Simplified - It is regulation, not risk. Technically, in a futures account, you put up a performance bond. There is no loan involved. In equities and options, you must have the ability to borrow (margin). You cannot borrow in an IRA account. Jack
the OP should know the rules and inform the firm not to exercise. automatic exercise is based upon the closing price at 4pm. suppose there was a bullish event after 4pm can the holder of the call withdraw his do not exercise notice?
who said they moved the money into the ira account.maybe they took it out of the regular account and transferred it to ib's account.
I remember having received an email from IB lately addressing this problem - they will now deny exercize of options that might result in a margin deficit: http://ibkb.interactivebrokers.com/node/1767 IB reserves the right to prohibit the exercise of stock options and/or close short options if the effect of the exercise/assignment would be to place the account in or near margin deficit. While the purchase of an option generally requires no margin since the position is paid in full, once exercised the account holder is obligated to either pay for the ensuing long stock position in full (in the case of a call exercised in a cash account or stock subject to 100% margin) or finance the long/short stock position (in the case of a call/put exercised in a margin account)._ Accounts which do not have sufficient equity on hand prior to exercise introduce undue risk should an adverse price change in the underlying occur upon delivery. This uncollateralized risk can be especially pronounced and may far exceed any in-the-money value the long option may have held, particularly at expiration when clearinghouses automatically exercise options at in-the-money levels as low as $0.01 per share.
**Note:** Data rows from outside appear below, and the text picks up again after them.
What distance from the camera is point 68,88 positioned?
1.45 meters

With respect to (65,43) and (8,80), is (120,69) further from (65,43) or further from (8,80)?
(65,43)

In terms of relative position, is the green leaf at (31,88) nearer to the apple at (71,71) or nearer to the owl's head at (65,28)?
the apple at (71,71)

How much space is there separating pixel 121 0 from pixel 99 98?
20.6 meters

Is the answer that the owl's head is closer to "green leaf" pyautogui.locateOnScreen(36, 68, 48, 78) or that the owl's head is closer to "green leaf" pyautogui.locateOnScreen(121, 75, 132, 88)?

Take, for example, an account whose equity on Day 1 consists solely of 20 long $50 strike call options in hypothetical stock XYZ which have closed at expiration at $1 per contract with the underlying at $51. Assume under Scenario 1 that the options are all auto-exercised and XYZ opens at $51 on Day 2. Assume under Scenario 2 that the options are all auto-exercised and XYZ opens at $48 on Day 2.
any changes on how this is handled? what is the settlement price on fri for an option, close or 15 minutes after?